What makes a city attractive? Who should see it as an attractive one? Evert Verhagen, the founder of the Creative Cities agency, has been looking for the answers to these questions for over 20 years. He reinterprets the functions of the former industrial areas. To make a park out of the gas factory in Amsterdam or the cultural center out of the slaughterhouse is a usual business for him, because his goal is not to destroy the old and build something new, but to give a second life to existing buildings with its own history.
"There are too many new architectural projects in the world, most of which are not very successful," the Dutch urbanist says. "Why do people make them? For some reason we love to spend billions on building new buildings, that are used just once, and then become useless. The Olympic Games is a great example. Every time when building new stadiums and spending huge sums on the Olympic Villages, they say that the Olympics will leave behind a great legacy. And where is it? Who and how uses it?"
According to Evert Verhagen, the mankind has passed not only the era of agrarian economy and industrialization, but also has leapt through the concept of "information society" with its total computerization. Now the world is ruled by the creative industries. Creative people have become the main component of the attractive for life and business cities. And it is the universities who play the leading role in the preservation of their creative potential, the Dutchman says.
"The cities where it is impossible to get a good higher education usually do not develop. Young people prefer to leave such places because they simply have nothing to do there. The winners are the cities with good universities: they teach people, reveal their talents and inspire their creativity. Universities are the main suppliers of creative people who change the city.
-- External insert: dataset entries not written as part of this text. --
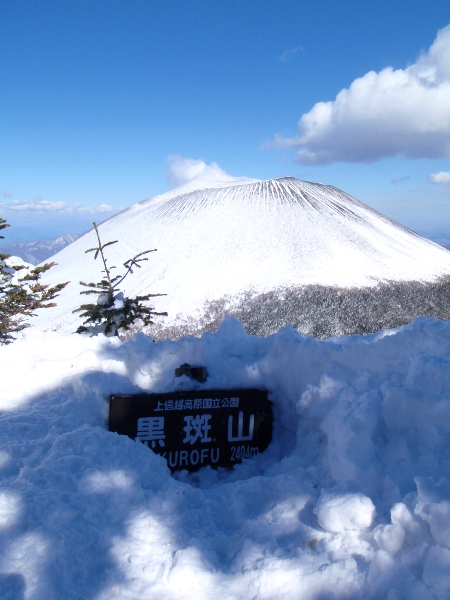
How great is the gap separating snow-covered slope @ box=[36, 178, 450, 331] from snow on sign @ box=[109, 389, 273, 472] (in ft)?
69.3

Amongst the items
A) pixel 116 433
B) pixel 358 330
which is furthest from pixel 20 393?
pixel 358 330

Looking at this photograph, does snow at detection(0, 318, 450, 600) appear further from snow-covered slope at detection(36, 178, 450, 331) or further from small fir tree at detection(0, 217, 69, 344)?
snow-covered slope at detection(36, 178, 450, 331)

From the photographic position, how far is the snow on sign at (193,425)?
373 centimetres

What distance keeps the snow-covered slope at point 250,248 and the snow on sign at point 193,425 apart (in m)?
21.1

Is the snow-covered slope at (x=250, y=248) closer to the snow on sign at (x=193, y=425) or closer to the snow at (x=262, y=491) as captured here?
the snow at (x=262, y=491)

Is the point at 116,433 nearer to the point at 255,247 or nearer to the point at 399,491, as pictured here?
the point at 399,491

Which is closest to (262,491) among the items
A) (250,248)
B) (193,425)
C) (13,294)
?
(193,425)

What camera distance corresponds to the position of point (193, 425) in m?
3.78

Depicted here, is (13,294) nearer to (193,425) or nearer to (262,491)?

However, the attitude to the education must be rethought. In most countries, the education system, as well as the other government systems, is programmed to be linear and sewn on the patterns of industrial society. New times call for a more creative approach: we need to create places attractive for people, but not the ones that simply comply with the rules." Evert Verhagen says.
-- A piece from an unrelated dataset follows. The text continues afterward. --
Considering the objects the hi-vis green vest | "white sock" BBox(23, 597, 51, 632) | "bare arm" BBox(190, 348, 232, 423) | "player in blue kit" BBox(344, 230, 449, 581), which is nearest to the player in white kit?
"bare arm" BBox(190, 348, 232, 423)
The last projects of the Dutch urbanist are located in Moscow and Amsterdam. He discussed small towns' public places in Moscow with representatives of the 50 districts of the Moscow region. But, unfortunately, the project was frozen. As the lecturer says, it is not only Russian problem.
"You can say that it is easier to create a park in Amsterdam than in St. Petersburg. But believe me, the attitude towards transformations is the same everywhere. There is no money officials are corrupt, they do not want to change anything. But if you want to change something, then there will be a progress. You need to constantly convince people that you are right and entice them to your side." the urbanist summarizes.
The lecture on Urban transformation, by Evert Verhagen, became the first in a new series of Around street art educational program of the Museum of street art. The objects of the discussion are the various facets of street art: architecture, art critic, actionism, urbanism. Lectures were held in the Hermitage Youth Center, the St. Petersburg State University Institute of History and this time - in the ITMO University School of Urban Transformations, with which the Museum of street art is cooperating for the first time.
"The choice of location was largely dictated by the theme of the lecture - Urban transformations. But now, when we met with the guys from UTS, we would like to continue our cooperation with the school, where the urbanism ideas are developing." Ksenia Piskunova, the coordinator of the museum, says.